● **PROBLEM TO SOLVE**:
Retype the complete listing without any change.

● **SOURCE INFORMATION**:
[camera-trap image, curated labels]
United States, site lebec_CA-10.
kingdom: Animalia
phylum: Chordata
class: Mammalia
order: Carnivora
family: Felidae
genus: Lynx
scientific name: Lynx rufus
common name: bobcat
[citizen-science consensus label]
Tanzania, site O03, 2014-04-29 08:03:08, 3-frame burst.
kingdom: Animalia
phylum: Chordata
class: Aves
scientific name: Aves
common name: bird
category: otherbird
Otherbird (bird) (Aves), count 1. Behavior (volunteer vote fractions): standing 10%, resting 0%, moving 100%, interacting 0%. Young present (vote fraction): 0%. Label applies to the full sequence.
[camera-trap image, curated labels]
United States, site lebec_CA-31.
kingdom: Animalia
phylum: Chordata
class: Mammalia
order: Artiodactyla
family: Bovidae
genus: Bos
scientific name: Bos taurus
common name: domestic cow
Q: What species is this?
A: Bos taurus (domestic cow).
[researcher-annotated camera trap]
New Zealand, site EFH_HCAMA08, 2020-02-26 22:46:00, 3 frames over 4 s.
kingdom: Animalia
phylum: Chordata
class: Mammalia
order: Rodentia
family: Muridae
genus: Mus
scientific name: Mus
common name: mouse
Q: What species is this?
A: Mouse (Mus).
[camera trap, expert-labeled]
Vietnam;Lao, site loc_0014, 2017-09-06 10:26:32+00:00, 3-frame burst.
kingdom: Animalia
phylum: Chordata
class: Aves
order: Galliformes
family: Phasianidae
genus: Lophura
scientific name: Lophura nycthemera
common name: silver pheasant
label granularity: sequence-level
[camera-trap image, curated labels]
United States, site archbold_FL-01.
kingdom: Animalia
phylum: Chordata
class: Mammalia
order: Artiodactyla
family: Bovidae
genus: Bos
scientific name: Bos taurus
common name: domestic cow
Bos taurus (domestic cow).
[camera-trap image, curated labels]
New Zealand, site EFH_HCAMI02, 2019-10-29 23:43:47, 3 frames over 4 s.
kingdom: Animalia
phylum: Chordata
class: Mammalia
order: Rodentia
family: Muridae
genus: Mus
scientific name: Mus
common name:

● **TASK OUTPUT**:
[camera-trap image, curated labels]
United States, site lebec_CA-10.
kingdom: Animalia
phylum: Chordata
class: Mammalia
order: Carnivora
family: Felidae
genus: Lynx
scientific name: Lynx rufus
common name: bobcat
[citizen-science consensus label]
Tanzania, site O03, 2014-04-29 08:03:08, 3-frame burst.
kingdom: Animalia
phylum: Chordata
class: Aves
scientific name: Aves
common name: bird
category: otherbird
Otherbird (bird) (Aves), count 1. Behavior (volunteer vote fractions): standing 10%, resting 0%, moving 100%, interacting 0%. Young present (vote fraction): 0%. Label applies to the full sequence.
[camera-trap image, curated labels]
United States, site lebec_CA-31.
kingdom: Animalia
phylum: Chordata
class: Mammalia
order: Artiodactyla
family: Bovidae
genus: Bos
scientific name: Bos taurus
common name: domestic cow
Q: What species is this?
A: Bos taurus (domestic cow).
[researcher-annotated camera trap]
New Zealand, site EFH_HCAMA08, 2020-02-26 22:46:00, 3 frames over 4 s.
kingdom: Animalia
phylum: Chordata
class: Mammalia
order: Rodentia
family: Muridae
genus: Mus
scientific name: Mus
common name: mouse
Q: What species is this?
A: Mouse (Mus).
[camera trap, expert-labeled]
Vietnam;Lao, site loc_0014, 2017-09-06 10:26:32+00:00, 3-frame burst.
kingdom: Animalia
phylum: Chordata
class: Aves
order: Galliformes
family: Phasianidae
genus: Lophura
scientific name: Lophura nycthemera
common name: silver pheasant
label granularity: sequence-level
[camera-trap image, curated labels]
United States, site archbold_FL-01.
kingdom: Animalia
phylum: Chordata
class: Mammalia
order: Artiodactyla
family: Bovidae
genus: Bos
scientific name: Bos taurus
common name: domestic cow
Bos taurus (domestic cow).
[camera-trap image, curated labels]
New Zealand, site EFH_HCAMI02, 2019-10-29 23:43:47, 3 frames over 4 s.
kingdom: Animalia
phylum: Chordata
class: Mammalia
order: Rodentia
family: Muridae
genus: Mus
scientific name: Mus
common name:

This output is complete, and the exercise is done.